Items in a dataset:
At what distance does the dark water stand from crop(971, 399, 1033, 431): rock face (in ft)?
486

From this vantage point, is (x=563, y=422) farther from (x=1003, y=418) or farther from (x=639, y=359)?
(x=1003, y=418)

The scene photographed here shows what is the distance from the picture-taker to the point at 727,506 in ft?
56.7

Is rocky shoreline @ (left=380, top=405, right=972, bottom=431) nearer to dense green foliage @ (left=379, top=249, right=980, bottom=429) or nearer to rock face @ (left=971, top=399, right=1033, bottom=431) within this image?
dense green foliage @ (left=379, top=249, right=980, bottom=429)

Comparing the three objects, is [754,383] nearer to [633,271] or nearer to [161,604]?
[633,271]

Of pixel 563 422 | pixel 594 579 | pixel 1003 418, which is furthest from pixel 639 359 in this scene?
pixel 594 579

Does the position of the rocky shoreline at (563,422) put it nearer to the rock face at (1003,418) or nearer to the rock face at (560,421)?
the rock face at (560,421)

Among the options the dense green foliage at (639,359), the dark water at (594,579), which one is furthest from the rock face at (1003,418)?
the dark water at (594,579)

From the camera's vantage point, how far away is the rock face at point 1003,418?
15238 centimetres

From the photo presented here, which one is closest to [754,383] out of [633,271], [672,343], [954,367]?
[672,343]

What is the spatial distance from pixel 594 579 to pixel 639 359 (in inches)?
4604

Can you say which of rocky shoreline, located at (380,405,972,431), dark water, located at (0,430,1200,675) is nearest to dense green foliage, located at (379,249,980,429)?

### AIM:
Reproduce every item above word for word, in the same order.

### PROBLEM SOLUTION:
At what distance does the dark water stand from crop(971, 399, 1033, 431): rock face (in ft)?
486

From this vantage point, is (x=563, y=422) farther from (x=1003, y=418) or farther from (x=639, y=359)?
(x=1003, y=418)

The scene photographed here shows what is the distance from the picture-taker to the point at 727,506 in ft?
56.7

Is rocky shoreline @ (left=380, top=405, right=972, bottom=431) nearer to dense green foliage @ (left=379, top=249, right=980, bottom=429) or nearer to rock face @ (left=971, top=399, right=1033, bottom=431) within this image?
dense green foliage @ (left=379, top=249, right=980, bottom=429)

Comparing the three objects, is [754,383] nearer to [633,271] or nearer to [161,604]?
[633,271]

Of pixel 563 422 | pixel 594 579 | pixel 1003 418, which is furthest from pixel 639 359 in this scene?
pixel 594 579

Does the position of the rocky shoreline at (563,422) put it nearer to the rock face at (1003,418) or nearer to the rock face at (560,421)?
the rock face at (560,421)

Among the options the dense green foliage at (639,359), the dark water at (594,579), which one is furthest from the rock face at (1003,418)?
the dark water at (594,579)

From the camera's vantage point, how far away is the rock face at point 1003,418?
15238 centimetres

From the photo presented here, which one is closest to [754,383] out of [633,271], [672,343], [954,367]?
[672,343]

What is the spatial distance from pixel 594 579 to pixel 639 359 (in inches)?
4604

Can you say which of rocky shoreline, located at (380,405,972,431), dark water, located at (0,430,1200,675) is nearest to dense green foliage, located at (379,249,980,429)?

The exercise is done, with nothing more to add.